AP Stats Home
Comparing Distributions of a Quantitative Variable
When analyzing quantitative data, it is often necessary to compare the distributions of a variable across two or more groups. This allows us to identify similarities, differences, and draw conclusions about the populations from which the samples were drawn. The key to effective comparison lies in a systematic approach, often summarized by acronyms like SOCS (Shape, Outliers, Center, Spread) or CUSS (Center, Unusual Features, Shape, Spread).
1. Visualizing Comparisons
The first step in comparing distributions is to create appropriate graphical displays for each group on the same scale. This enables a direct visual comparison. Common graphs for quantitative variables include:
- Representing a Quantitative Variable with Graphs|Dot plots
- Representing a Quantitative Variable with Graphs|Stem-and-leaf plots
- Graphical Representations of Summary Statistics|Box plots (especially good for multiple groups as they are compact)
- Representing a Quantitative Variable with Graphs|Histograms (ensure consistent bin widths across groups)
Side-by-side box plots are particularly useful for comparing multiple distributions because they clearly show the median, quartiles, and potential outliers for each group, making it easy to compare center and spread.
2. Comparing Key Features (SOCS/CUSS)
When comparing distributions, you must discuss all four key aspects in context, explicitly using comparative language (e.g., “Group A’s median is higher than Group B’s,” “Group C’s spread is wider than Group D’s”).
2.1. Shape
Describe the overall pattern of each distribution.
- Symmetry/Skewness: Is the distribution roughly symmetric, skewed left, or skewed right?
- Modality: Is it unimodal (one peak), bimodal (two peaks), or uniform?
- Other features: Are there any gaps or clusters?
- Example Comparison: “Both distributions are roughly symmetric, but Distribution A appears to have a slight skew to the left, while Distribution B is more symmetric.”
2.2. Outliers / Unusual Features
Identify any individual data points that fall far from the overall pattern of the distribution. These are often highlighted by box plots (as individual dots) or noticeable in histograms/dot plots as values isolated from the main body of data.
- Identifying Outliers: For a box plot, points beyond the fences are considered outliers.
- Lower Fence: $ Q_1 - 1.5 \times IQR $
- Upper Fence: $ Q_3 + 1.5 \times IQR $
- Example Comparison: “Distribution A has no apparent outliers, whereas Distribution B has one high outlier at approximately 150.”
2.3. Center
Compare the typical value of each distribution.
- Median: Use the median when distributions are skewed or contain outliers, as it is resistant to extreme values.

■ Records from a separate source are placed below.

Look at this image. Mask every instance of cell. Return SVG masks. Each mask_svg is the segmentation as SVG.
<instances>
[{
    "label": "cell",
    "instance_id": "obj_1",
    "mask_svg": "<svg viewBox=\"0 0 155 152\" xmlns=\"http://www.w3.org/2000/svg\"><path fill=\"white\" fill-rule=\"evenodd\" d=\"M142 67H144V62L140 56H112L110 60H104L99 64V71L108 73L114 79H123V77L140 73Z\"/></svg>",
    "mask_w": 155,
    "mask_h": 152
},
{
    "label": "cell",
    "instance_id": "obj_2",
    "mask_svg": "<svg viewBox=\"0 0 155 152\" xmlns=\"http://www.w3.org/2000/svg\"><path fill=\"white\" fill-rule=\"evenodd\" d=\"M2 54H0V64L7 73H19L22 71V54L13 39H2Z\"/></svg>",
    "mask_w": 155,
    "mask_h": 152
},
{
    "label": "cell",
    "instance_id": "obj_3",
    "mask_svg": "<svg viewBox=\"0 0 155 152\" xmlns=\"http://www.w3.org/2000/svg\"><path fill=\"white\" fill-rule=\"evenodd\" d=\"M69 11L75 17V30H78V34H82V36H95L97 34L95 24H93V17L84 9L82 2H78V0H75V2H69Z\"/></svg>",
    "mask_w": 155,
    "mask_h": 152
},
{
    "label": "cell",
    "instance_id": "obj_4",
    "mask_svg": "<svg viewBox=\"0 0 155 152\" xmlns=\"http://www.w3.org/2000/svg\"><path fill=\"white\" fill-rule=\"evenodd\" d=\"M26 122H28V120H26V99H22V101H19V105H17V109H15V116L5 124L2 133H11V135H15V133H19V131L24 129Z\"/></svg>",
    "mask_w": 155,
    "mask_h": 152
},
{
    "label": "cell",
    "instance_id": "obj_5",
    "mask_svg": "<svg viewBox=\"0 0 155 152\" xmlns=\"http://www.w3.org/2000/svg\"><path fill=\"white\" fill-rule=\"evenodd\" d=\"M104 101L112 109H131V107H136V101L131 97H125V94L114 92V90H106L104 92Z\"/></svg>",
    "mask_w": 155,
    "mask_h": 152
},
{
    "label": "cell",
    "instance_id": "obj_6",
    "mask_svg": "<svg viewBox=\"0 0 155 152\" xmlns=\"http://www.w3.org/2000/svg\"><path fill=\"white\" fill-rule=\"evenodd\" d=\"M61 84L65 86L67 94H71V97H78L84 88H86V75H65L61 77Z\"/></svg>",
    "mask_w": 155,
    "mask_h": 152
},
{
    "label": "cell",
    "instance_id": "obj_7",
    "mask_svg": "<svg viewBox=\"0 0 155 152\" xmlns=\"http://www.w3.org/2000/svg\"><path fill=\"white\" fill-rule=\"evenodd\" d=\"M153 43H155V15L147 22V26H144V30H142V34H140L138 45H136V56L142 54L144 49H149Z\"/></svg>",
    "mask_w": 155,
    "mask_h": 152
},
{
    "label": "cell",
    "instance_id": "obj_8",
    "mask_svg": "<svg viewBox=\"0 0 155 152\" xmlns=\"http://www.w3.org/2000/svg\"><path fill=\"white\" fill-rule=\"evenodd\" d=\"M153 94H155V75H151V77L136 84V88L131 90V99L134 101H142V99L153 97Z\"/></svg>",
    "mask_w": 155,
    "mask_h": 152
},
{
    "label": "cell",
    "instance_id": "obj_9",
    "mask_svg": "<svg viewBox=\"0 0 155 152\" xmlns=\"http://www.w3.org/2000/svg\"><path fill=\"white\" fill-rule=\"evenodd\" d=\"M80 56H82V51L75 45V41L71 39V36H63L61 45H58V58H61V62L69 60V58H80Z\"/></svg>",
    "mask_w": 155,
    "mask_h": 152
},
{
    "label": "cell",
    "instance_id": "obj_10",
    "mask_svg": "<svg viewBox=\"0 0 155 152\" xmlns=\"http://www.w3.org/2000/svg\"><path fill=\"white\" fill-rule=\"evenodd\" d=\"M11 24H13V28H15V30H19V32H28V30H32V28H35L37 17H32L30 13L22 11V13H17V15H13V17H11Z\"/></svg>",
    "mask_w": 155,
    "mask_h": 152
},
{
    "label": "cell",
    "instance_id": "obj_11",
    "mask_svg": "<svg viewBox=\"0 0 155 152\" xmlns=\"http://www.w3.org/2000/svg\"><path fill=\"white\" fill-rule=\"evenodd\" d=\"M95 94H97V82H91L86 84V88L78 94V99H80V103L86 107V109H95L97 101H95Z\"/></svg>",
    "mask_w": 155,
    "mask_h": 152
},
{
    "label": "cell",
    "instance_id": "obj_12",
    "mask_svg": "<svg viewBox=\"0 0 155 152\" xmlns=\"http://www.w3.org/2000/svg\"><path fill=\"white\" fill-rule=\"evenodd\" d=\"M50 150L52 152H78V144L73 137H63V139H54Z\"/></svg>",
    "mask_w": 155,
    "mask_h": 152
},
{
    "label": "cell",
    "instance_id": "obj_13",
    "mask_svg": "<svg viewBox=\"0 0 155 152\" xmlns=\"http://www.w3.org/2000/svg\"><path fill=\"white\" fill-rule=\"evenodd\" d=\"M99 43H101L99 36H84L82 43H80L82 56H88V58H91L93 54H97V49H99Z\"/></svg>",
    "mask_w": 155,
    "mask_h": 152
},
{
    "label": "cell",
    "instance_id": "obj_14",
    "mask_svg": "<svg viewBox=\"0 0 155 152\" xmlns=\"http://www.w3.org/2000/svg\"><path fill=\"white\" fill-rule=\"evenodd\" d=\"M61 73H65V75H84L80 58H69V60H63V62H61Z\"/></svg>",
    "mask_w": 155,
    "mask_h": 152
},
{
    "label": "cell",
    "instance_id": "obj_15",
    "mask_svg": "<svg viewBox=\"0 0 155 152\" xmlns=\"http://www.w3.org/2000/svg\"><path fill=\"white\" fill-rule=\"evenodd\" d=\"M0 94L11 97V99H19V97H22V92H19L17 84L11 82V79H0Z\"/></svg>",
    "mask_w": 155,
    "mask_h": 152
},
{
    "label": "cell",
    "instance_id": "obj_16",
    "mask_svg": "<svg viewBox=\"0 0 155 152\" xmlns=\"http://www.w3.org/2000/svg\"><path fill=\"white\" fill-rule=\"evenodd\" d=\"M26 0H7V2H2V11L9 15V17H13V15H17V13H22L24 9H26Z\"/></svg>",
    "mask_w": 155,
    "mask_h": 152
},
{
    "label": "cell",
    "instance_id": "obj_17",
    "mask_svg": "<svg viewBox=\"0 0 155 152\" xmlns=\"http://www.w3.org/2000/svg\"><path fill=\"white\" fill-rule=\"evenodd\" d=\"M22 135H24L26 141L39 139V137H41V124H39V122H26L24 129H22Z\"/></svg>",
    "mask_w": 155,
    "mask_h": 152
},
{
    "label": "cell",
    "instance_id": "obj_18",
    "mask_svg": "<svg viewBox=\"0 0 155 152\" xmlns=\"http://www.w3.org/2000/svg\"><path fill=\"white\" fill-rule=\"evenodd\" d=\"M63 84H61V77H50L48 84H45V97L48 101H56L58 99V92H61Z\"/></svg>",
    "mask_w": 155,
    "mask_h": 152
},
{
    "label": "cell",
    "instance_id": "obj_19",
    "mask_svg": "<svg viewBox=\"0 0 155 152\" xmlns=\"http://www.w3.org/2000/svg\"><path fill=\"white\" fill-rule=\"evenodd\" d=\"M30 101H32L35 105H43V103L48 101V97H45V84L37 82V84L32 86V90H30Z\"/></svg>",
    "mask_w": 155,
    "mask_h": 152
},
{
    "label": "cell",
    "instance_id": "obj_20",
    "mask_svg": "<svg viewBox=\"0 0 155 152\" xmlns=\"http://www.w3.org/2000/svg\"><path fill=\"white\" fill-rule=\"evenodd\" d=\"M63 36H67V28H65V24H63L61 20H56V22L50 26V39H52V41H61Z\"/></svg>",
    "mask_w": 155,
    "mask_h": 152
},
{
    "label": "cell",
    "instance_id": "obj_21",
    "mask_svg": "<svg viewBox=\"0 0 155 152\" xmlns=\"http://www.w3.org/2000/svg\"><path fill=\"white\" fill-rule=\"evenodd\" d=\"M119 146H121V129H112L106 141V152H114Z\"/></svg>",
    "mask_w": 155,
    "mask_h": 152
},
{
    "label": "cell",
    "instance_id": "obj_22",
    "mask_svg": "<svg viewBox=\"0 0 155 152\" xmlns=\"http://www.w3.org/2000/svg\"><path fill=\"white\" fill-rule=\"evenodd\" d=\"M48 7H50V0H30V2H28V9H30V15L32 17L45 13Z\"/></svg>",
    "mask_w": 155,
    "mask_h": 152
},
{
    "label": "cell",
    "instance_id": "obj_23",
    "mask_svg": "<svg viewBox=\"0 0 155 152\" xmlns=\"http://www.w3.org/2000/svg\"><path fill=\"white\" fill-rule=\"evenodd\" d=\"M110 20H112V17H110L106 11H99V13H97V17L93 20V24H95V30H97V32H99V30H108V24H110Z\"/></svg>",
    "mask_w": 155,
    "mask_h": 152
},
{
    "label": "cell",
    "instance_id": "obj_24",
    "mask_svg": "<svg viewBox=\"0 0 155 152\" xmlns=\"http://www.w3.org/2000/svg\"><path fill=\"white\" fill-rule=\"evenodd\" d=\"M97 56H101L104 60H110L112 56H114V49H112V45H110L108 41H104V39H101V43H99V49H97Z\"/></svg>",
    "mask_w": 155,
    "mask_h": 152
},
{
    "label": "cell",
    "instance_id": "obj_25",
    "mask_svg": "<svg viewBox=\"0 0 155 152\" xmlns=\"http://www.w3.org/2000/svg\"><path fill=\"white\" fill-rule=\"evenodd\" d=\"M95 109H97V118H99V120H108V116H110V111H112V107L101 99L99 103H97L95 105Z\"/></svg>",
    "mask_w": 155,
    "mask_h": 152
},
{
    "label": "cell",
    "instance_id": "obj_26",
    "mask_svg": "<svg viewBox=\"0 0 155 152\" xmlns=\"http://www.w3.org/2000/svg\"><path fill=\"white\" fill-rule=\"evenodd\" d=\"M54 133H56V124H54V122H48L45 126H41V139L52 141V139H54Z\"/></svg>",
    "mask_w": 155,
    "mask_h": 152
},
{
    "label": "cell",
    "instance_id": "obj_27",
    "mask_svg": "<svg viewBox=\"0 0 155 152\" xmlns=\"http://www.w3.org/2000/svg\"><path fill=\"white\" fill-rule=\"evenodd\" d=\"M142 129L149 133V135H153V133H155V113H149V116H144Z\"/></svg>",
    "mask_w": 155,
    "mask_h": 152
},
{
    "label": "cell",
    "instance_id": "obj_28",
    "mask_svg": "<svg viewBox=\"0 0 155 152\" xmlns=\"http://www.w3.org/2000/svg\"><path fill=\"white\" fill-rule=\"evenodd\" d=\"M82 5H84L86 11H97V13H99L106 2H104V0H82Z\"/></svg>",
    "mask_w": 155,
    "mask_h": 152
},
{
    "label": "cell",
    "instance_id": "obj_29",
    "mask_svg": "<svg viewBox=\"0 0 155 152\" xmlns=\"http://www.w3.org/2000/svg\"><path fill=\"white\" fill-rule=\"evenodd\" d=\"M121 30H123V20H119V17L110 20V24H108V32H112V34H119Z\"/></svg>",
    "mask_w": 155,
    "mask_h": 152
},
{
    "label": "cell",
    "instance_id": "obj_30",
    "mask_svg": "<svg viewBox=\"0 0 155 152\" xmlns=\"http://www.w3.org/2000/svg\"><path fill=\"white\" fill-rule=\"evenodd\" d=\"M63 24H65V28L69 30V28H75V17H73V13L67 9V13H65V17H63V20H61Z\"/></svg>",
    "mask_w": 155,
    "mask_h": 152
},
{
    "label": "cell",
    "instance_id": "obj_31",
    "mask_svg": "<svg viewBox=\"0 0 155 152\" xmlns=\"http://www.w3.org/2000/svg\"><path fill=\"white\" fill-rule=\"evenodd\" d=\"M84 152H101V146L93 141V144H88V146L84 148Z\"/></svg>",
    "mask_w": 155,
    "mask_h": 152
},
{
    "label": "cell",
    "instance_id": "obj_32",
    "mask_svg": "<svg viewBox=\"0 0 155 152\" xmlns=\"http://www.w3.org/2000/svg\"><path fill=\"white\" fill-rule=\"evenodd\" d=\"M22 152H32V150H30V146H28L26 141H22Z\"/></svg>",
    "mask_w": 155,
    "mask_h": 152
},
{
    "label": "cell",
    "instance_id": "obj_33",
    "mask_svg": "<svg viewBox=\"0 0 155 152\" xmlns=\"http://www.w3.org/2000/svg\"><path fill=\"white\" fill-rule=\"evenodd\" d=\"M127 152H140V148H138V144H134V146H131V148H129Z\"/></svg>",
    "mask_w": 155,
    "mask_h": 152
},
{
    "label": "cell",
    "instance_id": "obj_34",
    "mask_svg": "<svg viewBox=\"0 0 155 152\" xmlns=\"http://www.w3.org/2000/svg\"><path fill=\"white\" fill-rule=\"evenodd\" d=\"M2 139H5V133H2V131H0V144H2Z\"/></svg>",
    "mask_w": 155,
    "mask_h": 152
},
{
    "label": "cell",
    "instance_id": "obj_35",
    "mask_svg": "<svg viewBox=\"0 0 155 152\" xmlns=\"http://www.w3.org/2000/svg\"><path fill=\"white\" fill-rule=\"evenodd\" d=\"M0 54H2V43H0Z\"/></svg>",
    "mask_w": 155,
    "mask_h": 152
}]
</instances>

- Mean: Use the mean when distributions are roughly symmetric and do not have significant outliers.
- Example Comparison: “The median value for Group X (approx. 75) is substantially higher than the median for Group Y (approx. 60).”
2.4. Spread
Compare the variability or dispersion of data within each distribution.
- Range: Max - Min. (Sensitive to outliers)
- Interquartile Range (IQR): $ Q_3 - Q_1 $ . (Resistant to outliers, good for skewed data)
- Standard Deviation: Use when distributions are roughly symmetric and without outliers.
- The formula for sample standard deviation is $ s = \sqrt{\frac{1}{n-1} \sum_{i=1}^n (x_i - \bar{x})^2} $ .
- Example Comparison: “The spread of Distribution P (IQR = 20) is much wider than Distribution Q (IQR = 10), indicating more variability in P.”
3. Summary Table for Comparison
A table can summarize the Summary Statistics for a Quantitative Variable|summary statistics for each group, making direct comparison of numerical values easier, but remember to still provide descriptive commentary.
Feature | Group 1 (e.g., Males) | Group 2 (e.g., Females) |
---|---|---|
Shape | Skewed Right | Roughly Symmetric |
Outliers | None | One high outlier (125) |
Center (Median) | 45 | 58 |
Spread (IQR) | 20 | 15 |
4. Context is Key
Always ensure your comparisons are made in the context of the problem. State what the variables represent and what the groups are. Your conclusions should relate back to the original question. When drawing comparisons, use phrases like “Distribution A tends to have higher values than Distribution B,” or “There is more consistency in Group X’s data than in Group Y’s.”